Boom Headrest might actually let you sleep on long-haul flights
International travel. Remember that? Stepping out airport doors, past grimy masses of smokers into the alien smells and strange weather of some foreign shore. Learning the local grifts, eating the weird foods, drinking all of the beers, and either broadening the mind or inexplicably spending your time complaining that there aren't enough cable channels here.
Of course, to get there you had to take a long-haul flight, and that sweaty ignominy was somehow even less pleasant than sharing a hostel room with a cable complainer. Humans forced to stay in one place and kill time for 20-hour stretches will want to sleep, but airlines would go out of business if they gave everyone on an economy flight the ability to get horizontal and do so properly.

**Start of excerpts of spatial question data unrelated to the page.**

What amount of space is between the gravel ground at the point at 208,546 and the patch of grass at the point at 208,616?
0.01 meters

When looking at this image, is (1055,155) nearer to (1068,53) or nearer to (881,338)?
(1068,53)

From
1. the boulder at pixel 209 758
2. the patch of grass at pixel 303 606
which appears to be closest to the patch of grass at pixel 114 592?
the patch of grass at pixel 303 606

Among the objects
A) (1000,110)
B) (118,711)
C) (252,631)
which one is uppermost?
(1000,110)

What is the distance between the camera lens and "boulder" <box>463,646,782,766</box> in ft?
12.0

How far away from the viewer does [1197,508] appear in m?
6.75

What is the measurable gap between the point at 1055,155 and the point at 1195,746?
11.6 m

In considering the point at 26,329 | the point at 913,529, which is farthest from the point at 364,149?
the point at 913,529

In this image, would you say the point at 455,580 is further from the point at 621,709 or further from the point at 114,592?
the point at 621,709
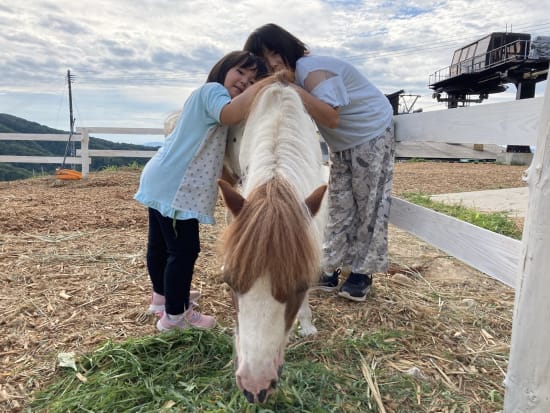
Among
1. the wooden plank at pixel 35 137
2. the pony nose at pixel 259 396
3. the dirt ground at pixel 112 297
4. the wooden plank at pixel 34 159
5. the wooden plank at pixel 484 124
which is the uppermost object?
the wooden plank at pixel 484 124

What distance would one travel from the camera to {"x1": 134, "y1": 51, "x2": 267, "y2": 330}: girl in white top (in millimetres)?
2475

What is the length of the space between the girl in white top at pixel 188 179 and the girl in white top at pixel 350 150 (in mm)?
334

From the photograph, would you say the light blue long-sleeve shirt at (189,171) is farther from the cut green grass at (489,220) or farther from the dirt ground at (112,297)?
the cut green grass at (489,220)

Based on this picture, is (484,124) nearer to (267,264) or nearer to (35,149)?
(267,264)

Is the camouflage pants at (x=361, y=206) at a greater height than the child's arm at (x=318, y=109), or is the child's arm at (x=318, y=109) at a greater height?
the child's arm at (x=318, y=109)

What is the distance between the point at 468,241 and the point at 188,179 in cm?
164

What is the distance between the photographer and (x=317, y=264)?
173cm

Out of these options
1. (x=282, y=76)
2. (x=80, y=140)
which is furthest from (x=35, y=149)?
(x=282, y=76)

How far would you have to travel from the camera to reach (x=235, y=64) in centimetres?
270

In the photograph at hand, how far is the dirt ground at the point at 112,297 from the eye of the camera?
92.3 inches

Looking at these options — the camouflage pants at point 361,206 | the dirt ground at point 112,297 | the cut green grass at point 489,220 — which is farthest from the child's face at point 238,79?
the cut green grass at point 489,220

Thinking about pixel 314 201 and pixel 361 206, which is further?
pixel 361 206

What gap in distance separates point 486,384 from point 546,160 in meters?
1.34

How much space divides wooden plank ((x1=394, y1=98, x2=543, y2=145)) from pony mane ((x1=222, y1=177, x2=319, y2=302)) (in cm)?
101
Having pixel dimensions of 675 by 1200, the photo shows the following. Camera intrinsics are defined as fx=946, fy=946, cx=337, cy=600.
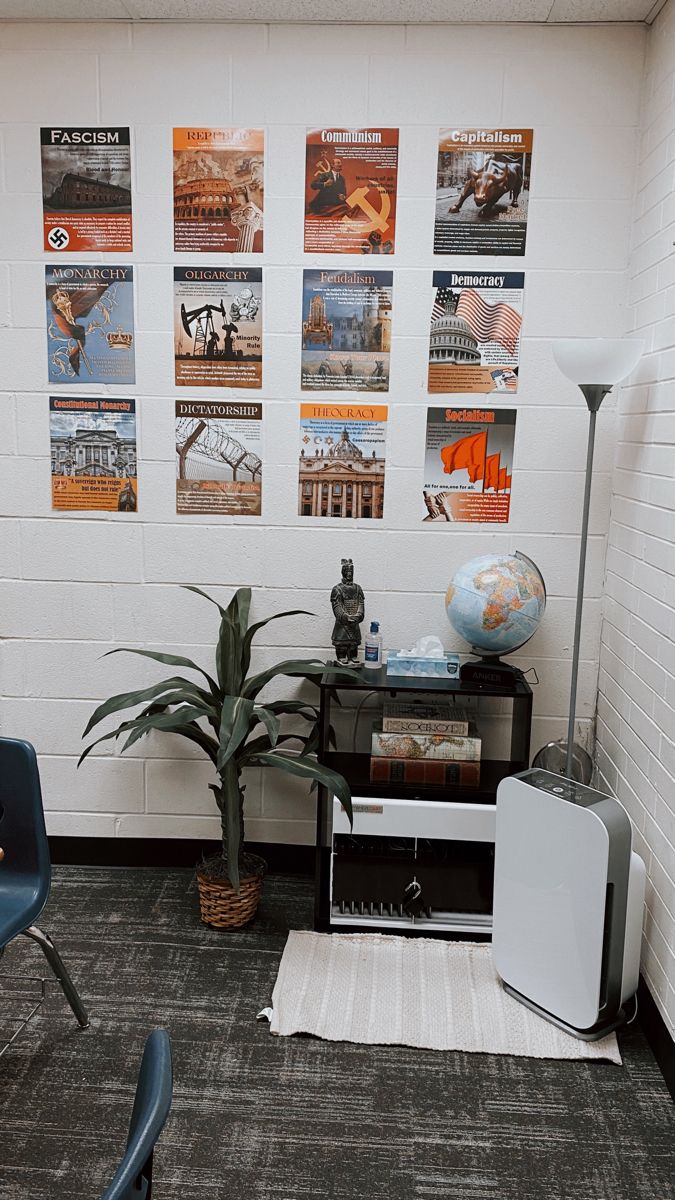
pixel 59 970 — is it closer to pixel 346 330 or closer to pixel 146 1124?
pixel 146 1124

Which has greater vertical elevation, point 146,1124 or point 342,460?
point 342,460

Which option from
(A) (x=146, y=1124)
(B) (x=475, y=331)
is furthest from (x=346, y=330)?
(A) (x=146, y=1124)

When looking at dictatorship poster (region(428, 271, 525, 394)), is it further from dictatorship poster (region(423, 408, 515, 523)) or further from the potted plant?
the potted plant

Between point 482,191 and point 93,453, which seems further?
point 93,453

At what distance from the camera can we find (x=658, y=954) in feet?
8.53

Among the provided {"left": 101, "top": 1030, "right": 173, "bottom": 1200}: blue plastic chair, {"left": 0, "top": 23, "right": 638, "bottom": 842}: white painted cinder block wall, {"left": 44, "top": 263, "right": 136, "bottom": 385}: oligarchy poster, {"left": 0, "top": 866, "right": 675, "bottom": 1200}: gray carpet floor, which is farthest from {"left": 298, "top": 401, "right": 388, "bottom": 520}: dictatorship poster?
{"left": 101, "top": 1030, "right": 173, "bottom": 1200}: blue plastic chair

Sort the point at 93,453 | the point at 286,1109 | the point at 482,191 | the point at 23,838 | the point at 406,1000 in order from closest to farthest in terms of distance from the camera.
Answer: the point at 286,1109
the point at 23,838
the point at 406,1000
the point at 482,191
the point at 93,453

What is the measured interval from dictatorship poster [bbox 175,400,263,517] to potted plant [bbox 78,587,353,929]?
0.34 meters

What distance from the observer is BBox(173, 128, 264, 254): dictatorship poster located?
124 inches

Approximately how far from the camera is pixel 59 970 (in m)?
2.47

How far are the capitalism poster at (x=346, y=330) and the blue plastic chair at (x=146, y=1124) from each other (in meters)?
2.37

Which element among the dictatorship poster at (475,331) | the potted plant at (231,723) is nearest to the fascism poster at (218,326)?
the dictatorship poster at (475,331)

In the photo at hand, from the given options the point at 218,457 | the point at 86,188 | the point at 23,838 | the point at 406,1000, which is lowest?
the point at 406,1000

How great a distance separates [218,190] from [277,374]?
63 cm
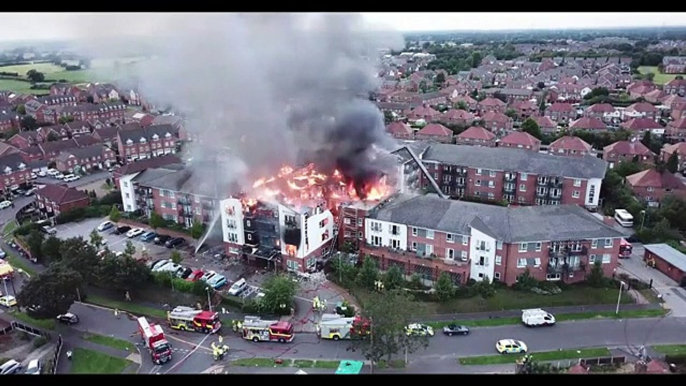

So you sit there, head lolling around onto the shoulders of your unimpressed seat-mates or banging against the window with every jolt of turbulence as engine vibrations shake your brain into mush. Or you pack a neck pillow, the good ones of which take up altogether too much space when you're trying to pack light.
Italian company ABC International wishes to give airlines the opportunity to offer people a tiny bit of solace, in the form of a bendy handlebar of a headrest it calls the Boom. Unlike those useless fold-out flap things, the Boom would actually support your head and neck once bent into the right shape, giving you something you could conceivably actually find a little relaxation on.
ABC specializes in airline cabin fitout, including EASA certification for new interior components, so they're definitely in a position to make this happen. The Boom can be fitted to any airline seat during production, or retro-fitted to existing seats with a range of foam density, thickness and covering options.
Made in aluminum alloy, with polyamide inserts, they promise light weight and long life. They can slide up and down to accommodate a range of heights, and ABC stands ready to manufacture disposable hygienic covers.
Reality check: the airline industry is in all kinds of trouble right now, and lord knows these companies aren't known for splashing out cash to make cattle-class customers more comfortable, so we're not holding our breath. Perhaps we'll first start to see these things pop up in a special class of seat that costs extra. But I'm encouraged by the fact that even brand new in the promo shots, they look like something I'd be dubious about touching. That really sells them as a realistic airline fitting to me.